> [INFORMATION SUPPLIED]:
▬▬▬▬▬▬

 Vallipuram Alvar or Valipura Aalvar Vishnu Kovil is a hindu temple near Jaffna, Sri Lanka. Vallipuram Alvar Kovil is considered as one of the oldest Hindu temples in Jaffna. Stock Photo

▬▬▬▬▬▬

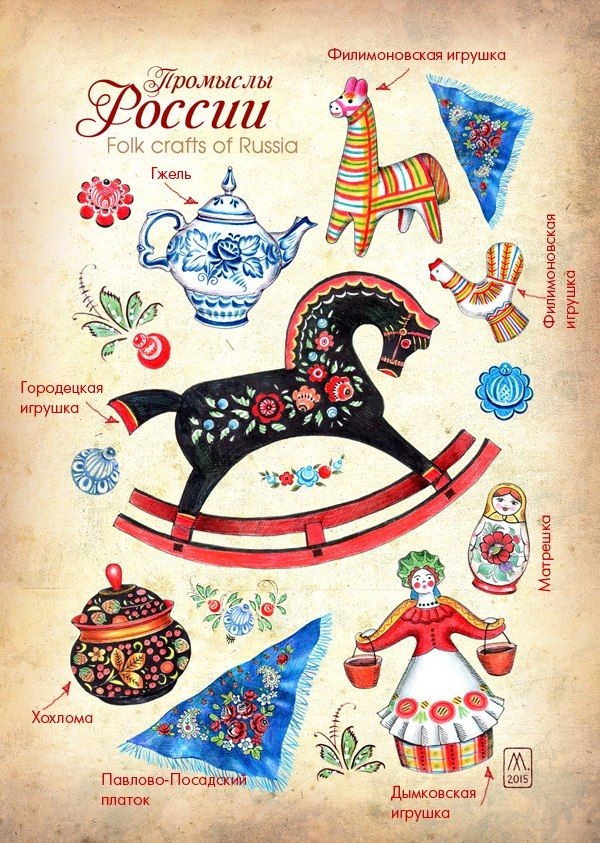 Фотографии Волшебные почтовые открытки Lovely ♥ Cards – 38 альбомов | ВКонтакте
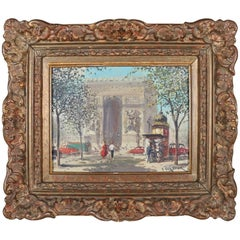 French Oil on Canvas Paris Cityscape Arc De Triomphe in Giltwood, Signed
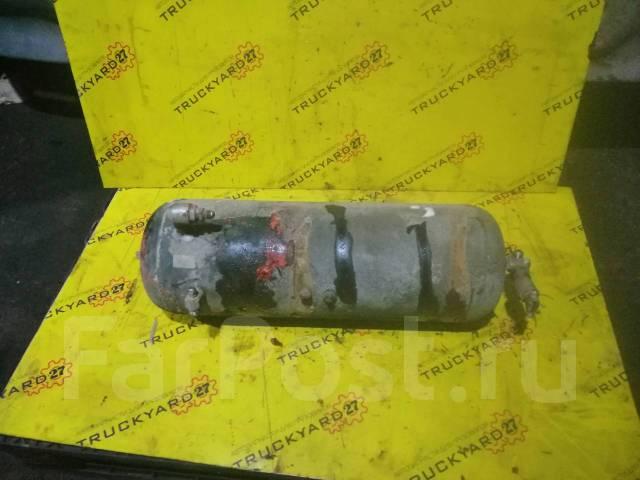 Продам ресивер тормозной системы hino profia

▬▬▬▬▬▬

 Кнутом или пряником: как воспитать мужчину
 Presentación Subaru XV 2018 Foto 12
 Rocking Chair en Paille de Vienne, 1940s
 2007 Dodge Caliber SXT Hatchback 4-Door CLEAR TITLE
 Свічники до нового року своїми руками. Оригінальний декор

▬▬▬▬▬▬

> [TO DO]: As the answer, set down only the lines from the data above between the one holding "Rocking Chair en Paille de Vienne, 1940s" and the one holding "Свічники до нового", inclusive, exactly as they read.

> [OUTPUT FOR THIS TASK]:
 Rocking Chair en Paille de Vienne, 1940s
 2007 Dodge Caliber SXT Hatchback 4-Door CLEAR TITLE
 Свічники до нового року своїми руками. Оригінальний декор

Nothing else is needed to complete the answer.